____ Supplied material

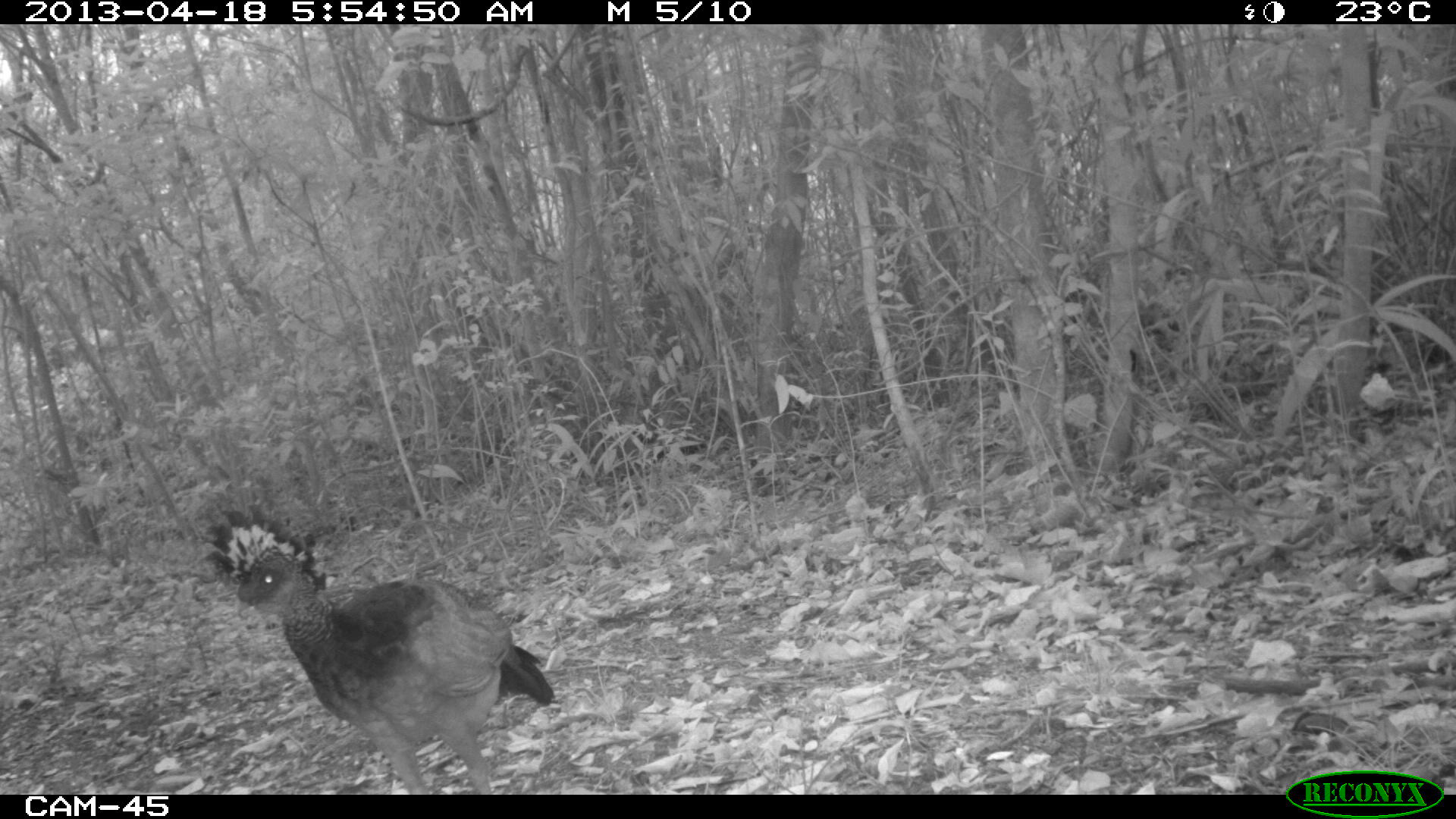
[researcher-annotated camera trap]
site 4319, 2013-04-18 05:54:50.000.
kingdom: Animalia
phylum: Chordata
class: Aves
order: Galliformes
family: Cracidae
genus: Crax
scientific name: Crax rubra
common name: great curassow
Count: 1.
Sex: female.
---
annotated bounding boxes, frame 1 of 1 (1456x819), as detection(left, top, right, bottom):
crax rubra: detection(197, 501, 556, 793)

________
____ Supplied material

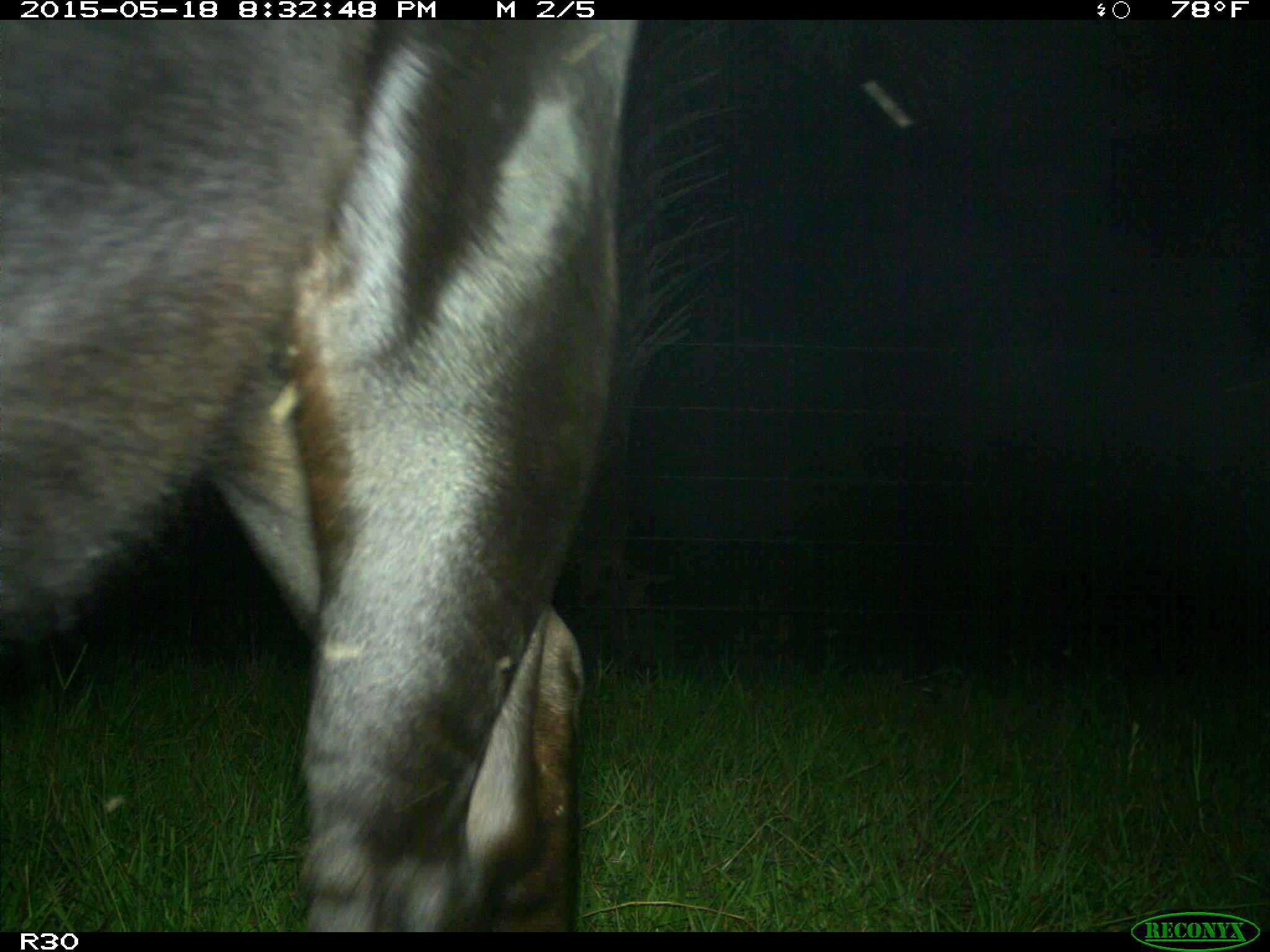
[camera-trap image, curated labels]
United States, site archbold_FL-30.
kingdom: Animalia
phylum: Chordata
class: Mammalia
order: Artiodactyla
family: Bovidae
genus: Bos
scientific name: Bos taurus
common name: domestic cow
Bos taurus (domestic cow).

________
____ Supplied material

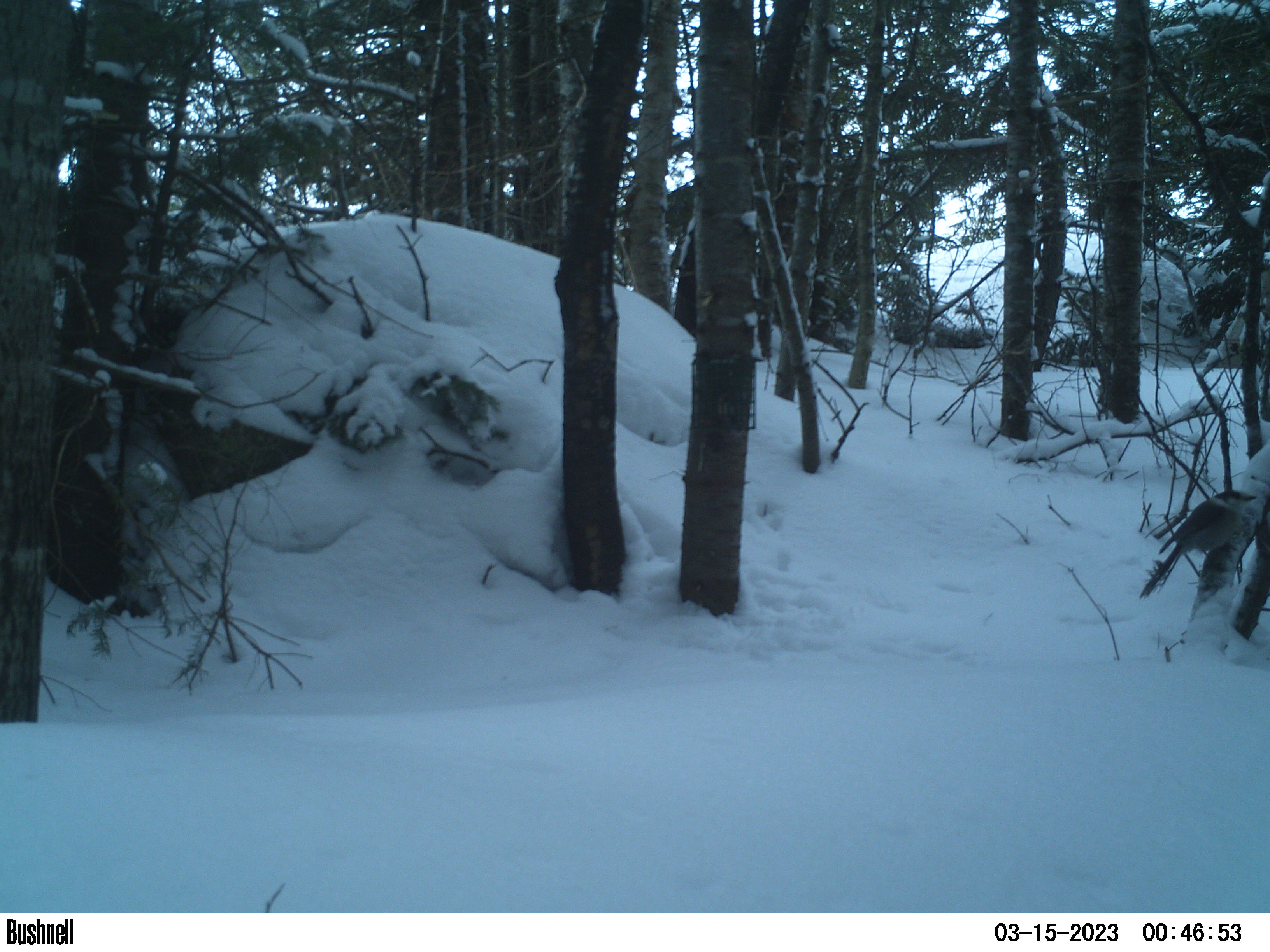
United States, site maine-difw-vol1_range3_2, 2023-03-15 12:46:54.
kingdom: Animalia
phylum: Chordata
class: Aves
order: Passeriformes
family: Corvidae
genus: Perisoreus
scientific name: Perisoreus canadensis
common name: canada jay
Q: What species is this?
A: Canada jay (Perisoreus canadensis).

________

Problem to solve:
Every line of the records above where the string "camera" is found should be copied.

Solution:
[researcher-annotated camera trap]
[camera-trap image, curated labels]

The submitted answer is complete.